■ Excerpt
Batching Data Service Requests


We have received a fair amount of feedback regarding a number of use cases where it would be beneficial to enable a client of a data service to “batch” up a group of operations and send them to the data service in a single HTTP request.  This reduces the number of roundtrips to the data service for apps that need to make numerous requests to the data service to perform a given action and allows a set of operations to be logically grouped together. 

Below is the design we have landed on.  Note: We will have something close to this design in our next CTP/Beta release of Astoria, but its not quite there yet.

Background

The base ADO.NET Data Services Framework semantics  provide two mechanisms to query and send updates to a data service.  From a high-level they are:

Query:

1) Send an HTTP GET request to a URI representing a resource (or set of resources) and receive in the response a representation of the resource (or set of resources). Example: a GET request to /Customers(1) returns a single customer entity in the response

2) Same as #1, but add the $expand query string operator to the request to request resources related to the resource(s) specified in the request URI be returned in the response as well.  Example: a GET request to /Products(1)?expand=Category, Parts returns product #1 as well as the Parts and Category associated the product in the response

Update:

1) Insert / update / delete a single resource per HTTP request by sending POST, PUT or DELETE requests to a data service

2) Insert a new resource and related resources in a single request. Example: a POST to /Customers can insert a Customer and related  Orders in a single request by inlining the related orders in the request body

 

Why do we need batching?

■ Work to be completed
In the text on batching data service requests, what does a GET request to /Customers(1) return in the response?

■ Raw data
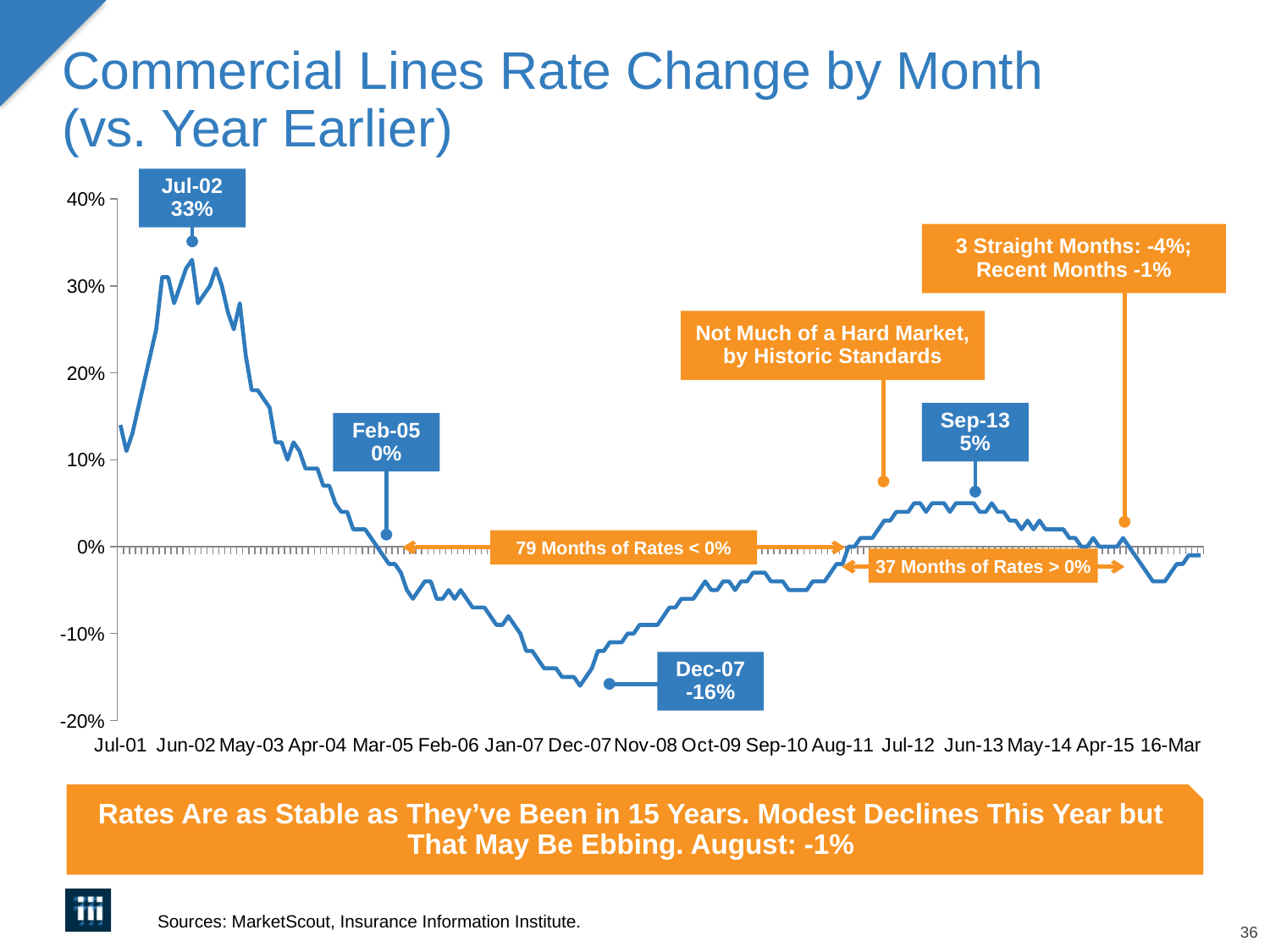
Does the rate change rise or fall between Jul-02 and Dec-07? Fall What was the commercial lines rate change in Dec-07? -16% According to the chart annotation, for how many months were rates below 0%? 79 months Which labeled month has the lowest rate change on the chart? Dec-07 What type of chart is shown on the slide? Line chart What was the commercial lines rate change in Feb-05? 0% Is the value for Jan-07 greater or less than 0%? less What is the difference in percentage points between the Jul-02 peak and the Dec-07 trough? 49 percentage points What was the commercial lines rate change in Jul-02? 33% Which is larger, the rate change in Jul-02 or in Sep-13? Jul-02 Which labeled month has the highest rate change on the chart? Jul-02 What was the commercial lines rate change in Sep-13? 5%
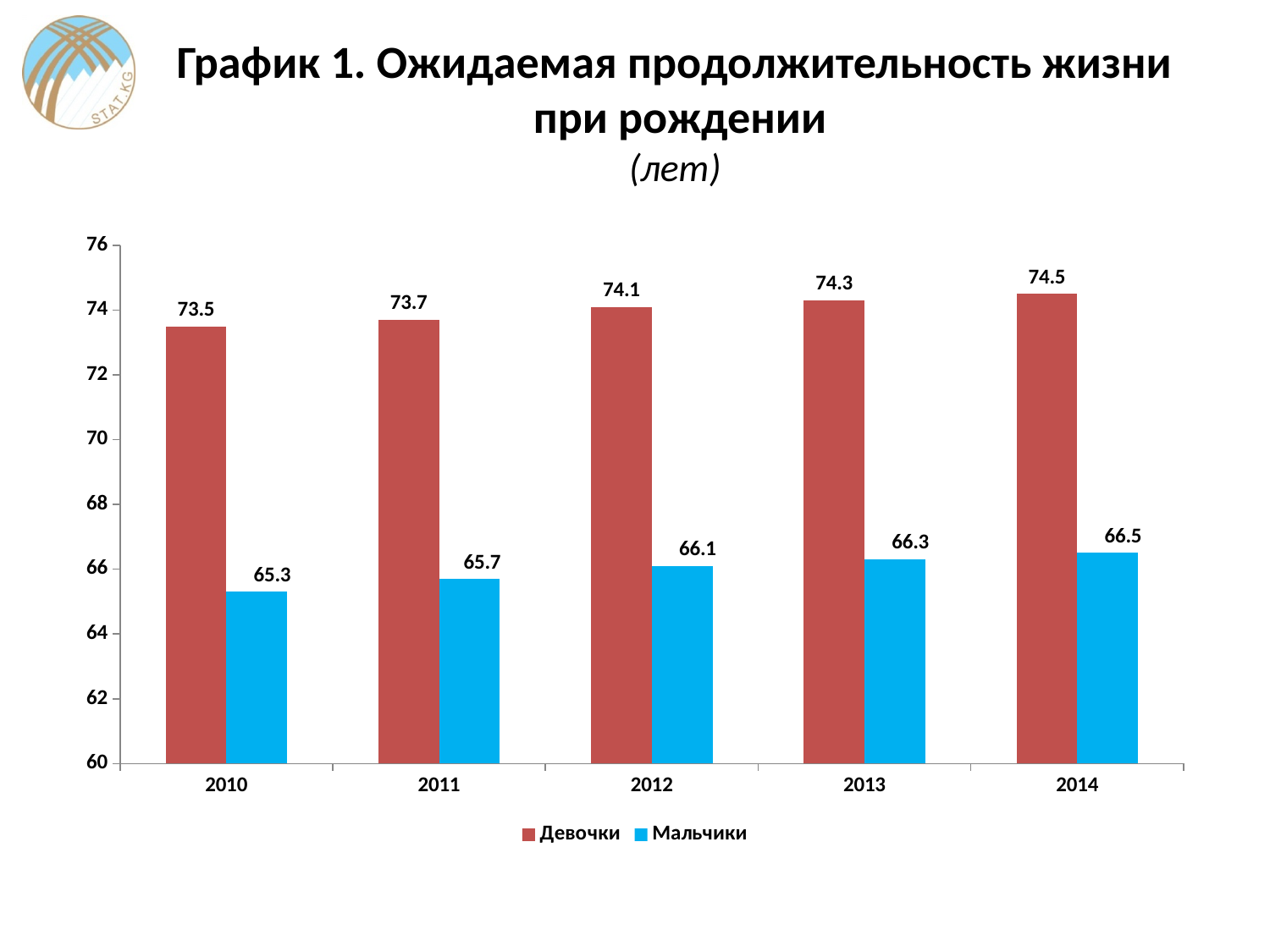
What kind of chart is shown on the slide? bar chart What is the difference between the Мальчики values in 2014 and 2010? 1.2 Is the value for Мальчики in 2012 greater or less than 68? less How many years are shown on the x axis? 5 How many series does the legend list? 2 What is the difference between the Девочки and Мальчики values in 2013? 8.0 What is the value for Девочки in 2012? 74.1 In which year is the value for Девочки highest? 2014 What is the value for Мальчики in 2014? 66.5 What is the value for Мальчики in 2010? 65.3 Which is larger in 2011: the value for Девочки or for Мальчики? Девочки In which year is the value for Мальчики lowest? 2010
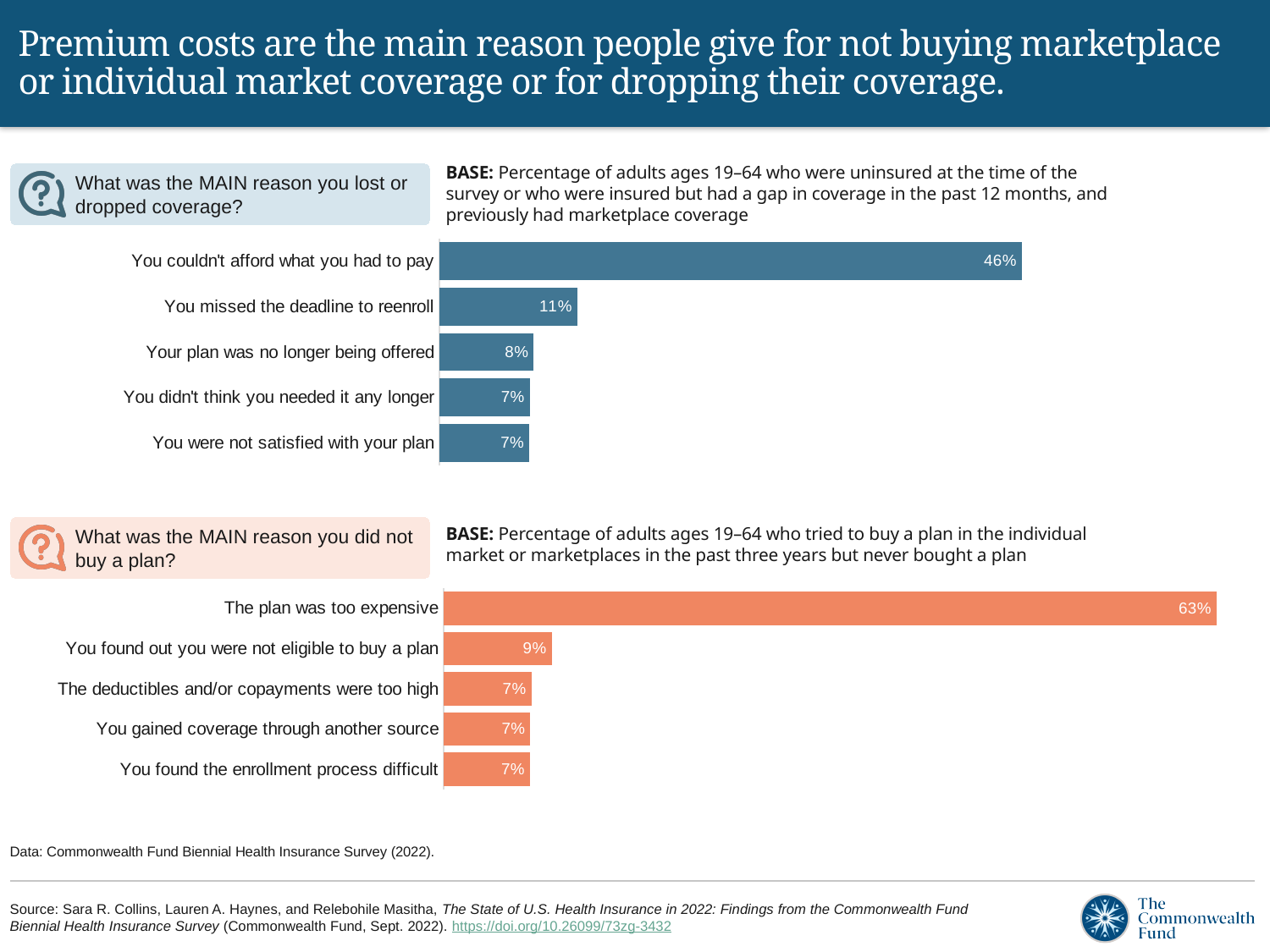
In the top chart (main reason you lost or dropped coverage), how many reasons are listed? 5 In the bottom chart (main reason you did not buy a plan), what percentage said they found out they were not eligible to buy a plan? 9% In the top chart (main reason you lost or dropped coverage), what is the difference between 'You couldn't afford what you had to pay' and 'You missed the deadline to reenroll'? 35 percentage points In the bottom chart (main reason you did not buy a plan), what is the difference between 'The plan was too expensive' and 'You found out you were not eligible to buy a plan'? 54 percentage points What type of chart is used on this slide? Bar chart In the top chart (main reason you lost or dropped coverage), what percentage said they missed the deadline to reenroll? 11% In the top chart (main reason you lost or dropped coverage), what percentage said they couldn't afford what they had to pay? 46% In the bottom chart (main reason you did not buy a plan), what percentage said the plan was too expensive? 63% In the top chart (main reason you lost or dropped coverage), which reason has the highest percentage? You couldn't afford what you had to pay What colour are the bars in the bottom chart (main reason you did not buy a plan)? Orange In the bottom chart (main reason you did not buy a plan), which reason has the highest percentage? The plan was too expensive Which is larger: the top chart's value for 'You couldn't afford what you had to pay' or the bottom chart's value for 'The plan was too expensive'? The plan was too expensive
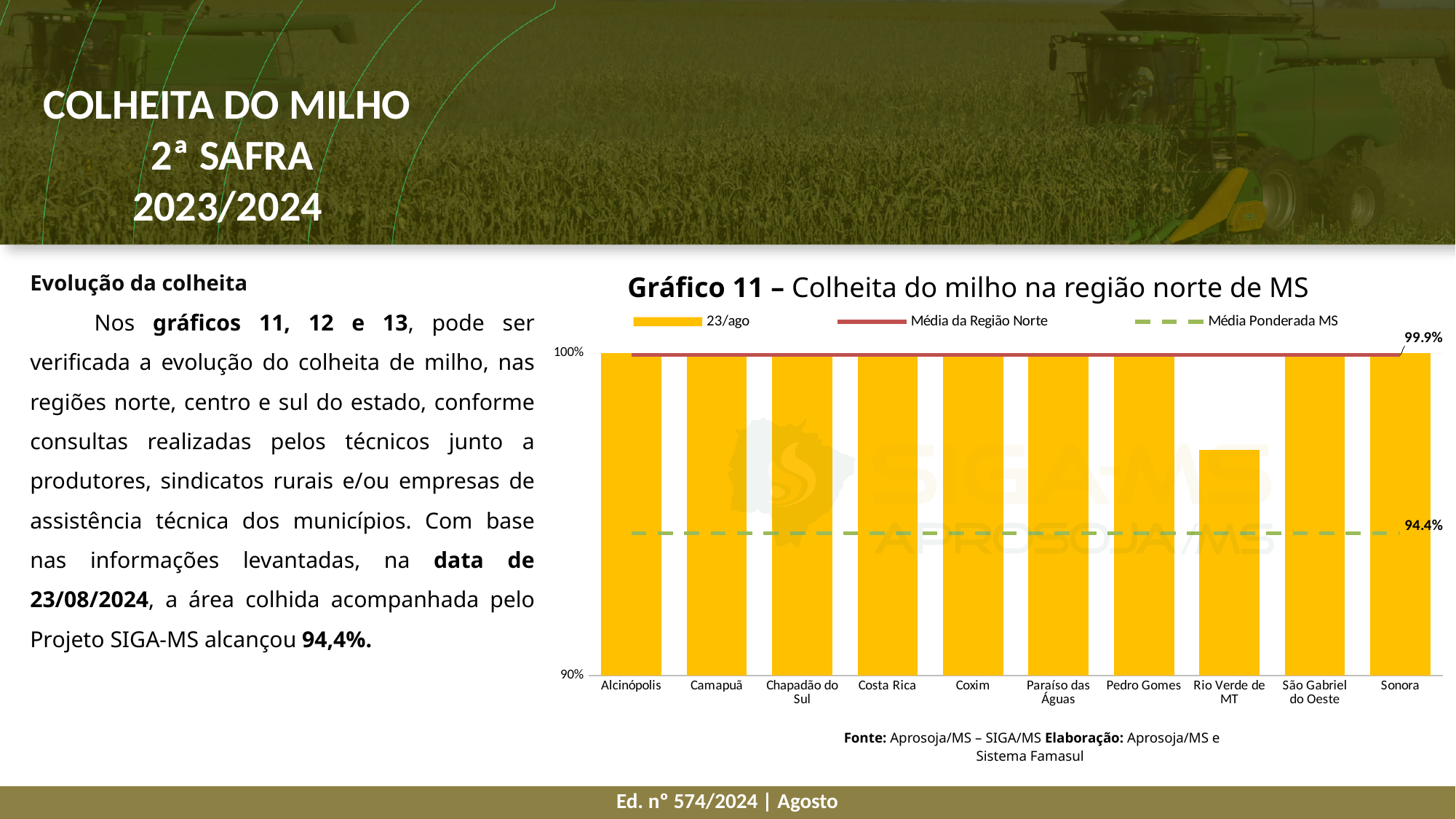
What is the value of the Média da Região Norte line in Gráfico 11? 99.9% What legend label is given to the yellow bars in Gráfico 11? 23/ago What is the title of the chart on the slide? Gráfico 11 – Colheita do milho na região norte de MS How many series does the legend of Gráfico 11 list? 3 What kind of chart is Gráfico 11? bar chart How many municipalities are shown on the x axis of Gráfico 11? 10 In Gráfico 11, which is higher: the Média da Região Norte or the Média Ponderada MS? Média da Região Norte In Gráfico 11, what is the difference between the Média da Região Norte (99.9%) and the Média Ponderada MS (94.4%)? 5.5 percentage points What is the value of the Média Ponderada MS line in Gráfico 11? 94.4% In Gráfico 11, is the value for Rio Verde de MT greater or less than 100%? less Which municipality has the lowest bar in Gráfico 11? Rio Verde de MT In Gráfico 11, which bar is taller: Rio Verde de MT or Sonora? Sonora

■ Result of this task
A single customer entity.